Material to process:
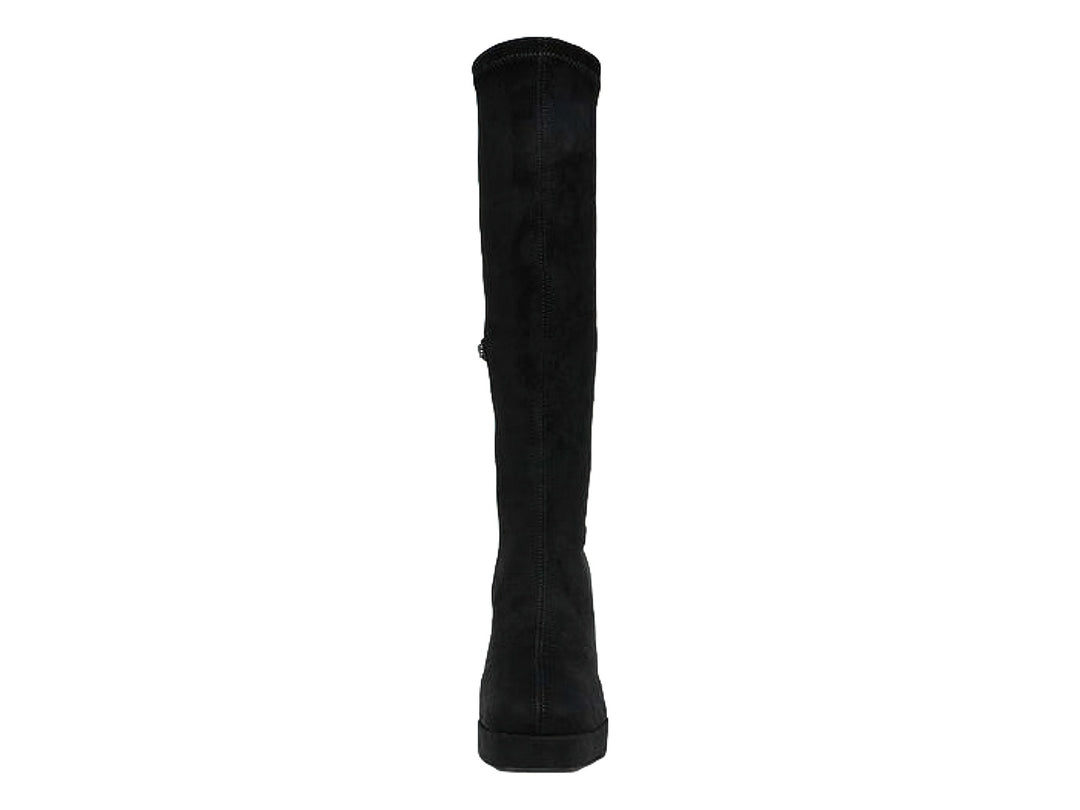 Botas altas de color negro con tacón grueso y plataforma, marca Steve Madden.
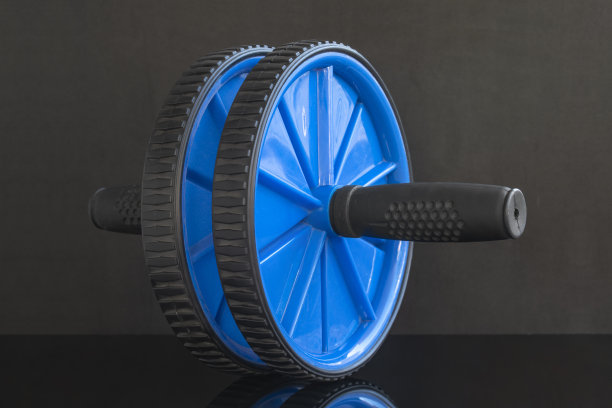 健身运动滚轮，黑色背景上的训练轮图片下载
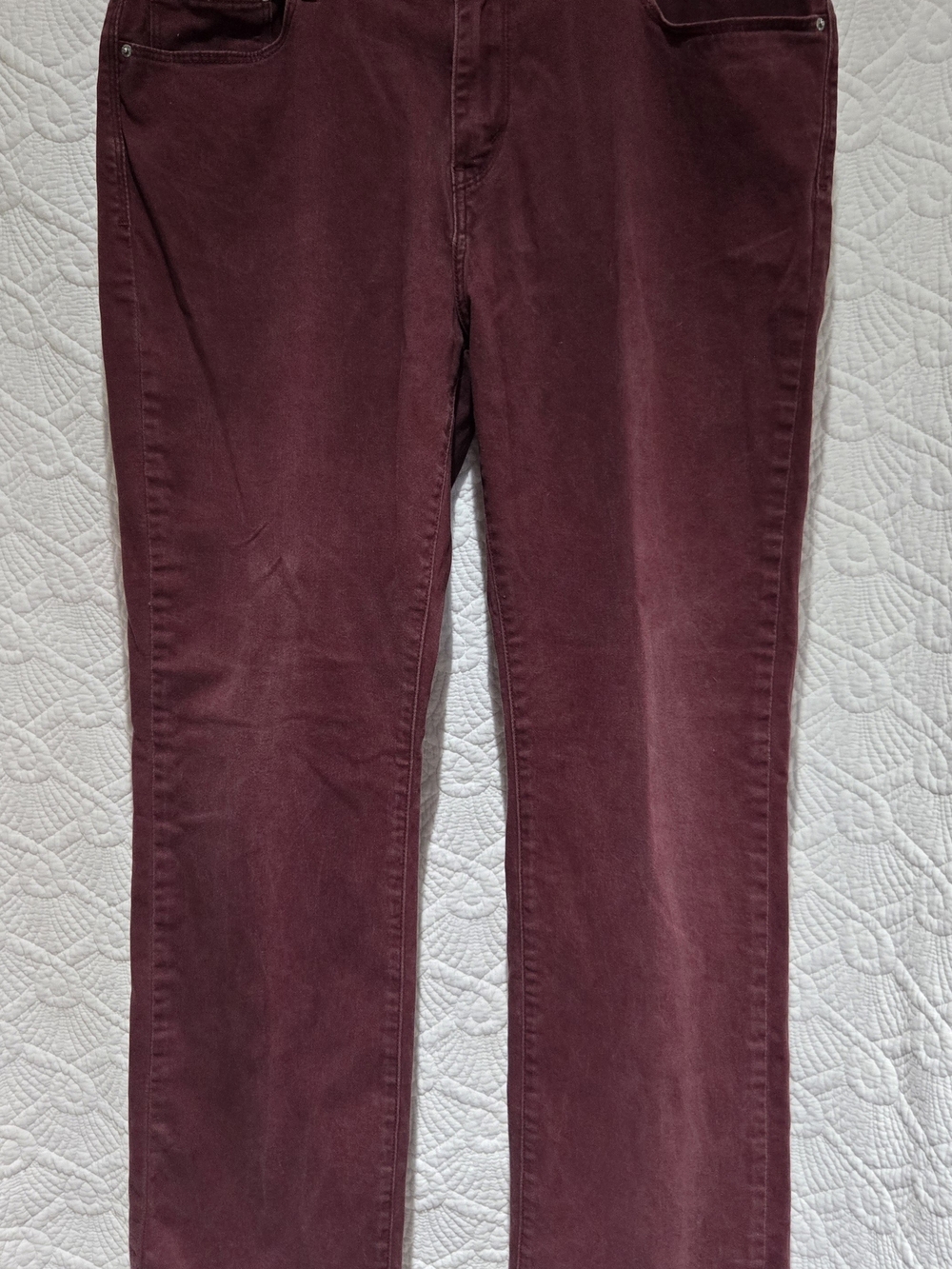 LEVI 505 WOMEN STRAIGHT LEG BURGANDY PANT SIZE 32x32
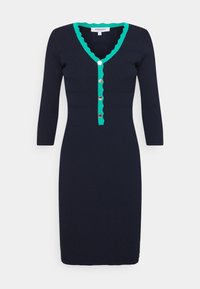Robe en maille bleu marine avec un décolleté en V vert à bords festonnés, dotée d'un devant boutonné avec cinq boutons métalliques et de manches ajustées trois-quarts.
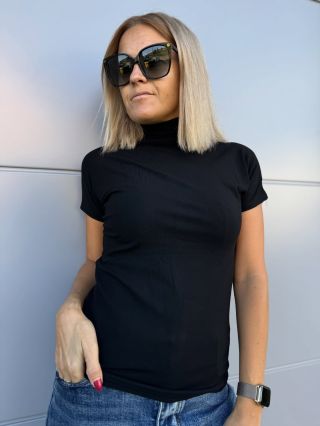 Jednoduchý a přitom stylový kousek, který skvěle doplní váš šatník. Hodí se k džínům, saku i pod svetr. Díky univerzálním...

Your task:
Set down the lines from the one containing "LEVI 505 WOMEN" through the last line of the records above, both included, exactly as they appear and with no other text. Pictures should not be set down.

Response to this task:
 LEVI 505 WOMEN STRAIGHT LEG BURGANDY PANT SIZE 32x32
Robe en maille bleu marine avec un décolleté en V vert à bords festonnés, dotée d'un devant boutonné avec cinq boutons métalliques et de manches ajustées trois-quarts.
 Jednoduchý a přitom stylový kousek, který skvěle doplní váš šatník. Hodí se k džínům, saku i pod svetr. Díky univerzálním...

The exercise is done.